Correct me if I'm wrong--my understanding is that RHLF was the difference between GPT 3 and GPT 3.5, aka the original ChatGPT.

If you never used GPT 3, it was... not good. Well, that's not fair, it was revolutionary in its own right, but it was very much a machine for predicting the most likely next word, it couldn't talk to you the way ChatGPT can.

Which is to say, I think RHLF is important for much more than just preventing PR disasters. It's a key part of what makes the models useful.

  • Oh sure, RLHF instruction tuning was what turned an model of mostly academic interest into a global phenomenon.
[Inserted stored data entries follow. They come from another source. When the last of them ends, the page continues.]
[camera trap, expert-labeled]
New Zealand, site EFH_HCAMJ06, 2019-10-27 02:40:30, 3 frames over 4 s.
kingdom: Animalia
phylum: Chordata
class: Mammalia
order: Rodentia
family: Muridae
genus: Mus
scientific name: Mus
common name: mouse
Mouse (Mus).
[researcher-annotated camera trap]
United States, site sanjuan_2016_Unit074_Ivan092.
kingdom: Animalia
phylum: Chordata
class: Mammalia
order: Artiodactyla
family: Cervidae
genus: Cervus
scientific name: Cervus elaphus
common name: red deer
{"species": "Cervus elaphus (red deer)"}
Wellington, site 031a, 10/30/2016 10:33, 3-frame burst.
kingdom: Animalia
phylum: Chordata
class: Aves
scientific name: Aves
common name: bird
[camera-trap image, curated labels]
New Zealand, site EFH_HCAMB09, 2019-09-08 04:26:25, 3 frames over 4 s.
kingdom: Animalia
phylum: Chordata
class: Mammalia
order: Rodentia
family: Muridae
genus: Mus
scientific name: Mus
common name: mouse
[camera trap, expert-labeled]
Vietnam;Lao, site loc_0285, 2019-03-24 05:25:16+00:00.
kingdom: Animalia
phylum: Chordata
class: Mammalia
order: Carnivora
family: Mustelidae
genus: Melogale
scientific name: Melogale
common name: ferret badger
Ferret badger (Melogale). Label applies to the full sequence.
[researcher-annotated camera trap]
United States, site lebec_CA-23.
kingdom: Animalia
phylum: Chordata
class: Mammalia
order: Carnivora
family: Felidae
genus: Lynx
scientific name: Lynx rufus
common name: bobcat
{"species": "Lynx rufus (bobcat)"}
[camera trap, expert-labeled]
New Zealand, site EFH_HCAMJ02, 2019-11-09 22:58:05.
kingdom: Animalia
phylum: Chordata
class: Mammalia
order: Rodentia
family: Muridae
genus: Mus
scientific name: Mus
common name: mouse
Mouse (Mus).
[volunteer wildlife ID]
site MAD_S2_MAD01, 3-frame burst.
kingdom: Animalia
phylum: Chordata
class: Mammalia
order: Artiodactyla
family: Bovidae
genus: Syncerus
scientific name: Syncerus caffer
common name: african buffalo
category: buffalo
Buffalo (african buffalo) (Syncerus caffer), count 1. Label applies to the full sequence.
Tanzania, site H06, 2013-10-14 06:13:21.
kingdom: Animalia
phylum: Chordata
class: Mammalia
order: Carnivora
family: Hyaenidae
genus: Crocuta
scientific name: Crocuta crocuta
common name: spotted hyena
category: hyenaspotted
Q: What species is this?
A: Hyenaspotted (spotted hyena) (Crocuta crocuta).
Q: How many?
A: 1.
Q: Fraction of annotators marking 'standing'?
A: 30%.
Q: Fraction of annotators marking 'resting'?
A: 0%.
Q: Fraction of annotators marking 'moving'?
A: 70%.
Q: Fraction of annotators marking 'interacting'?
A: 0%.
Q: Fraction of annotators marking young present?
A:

    But it also compromised model accuracy & performance at the same time: The more you tune to eliminate or reinforce specific behaviours, the more you affect the overall performance of the model.

    Hence my speculation that Anthropic is using a chain-of-thought model that has not been alignment tuned to improve performance. This would then explain why you don’t get to see its output without signing up to special agreements. Those agreements presumably explain all this to counter-parties that Anthropic trusts will cope with non-aligned outputs in the chain-of-thought.

  • Ugh, I'm past the edit window, but I meant RLHF aka "Reinforced Learning from Human Feedback", I'm not sure how I messed that up not once but twice!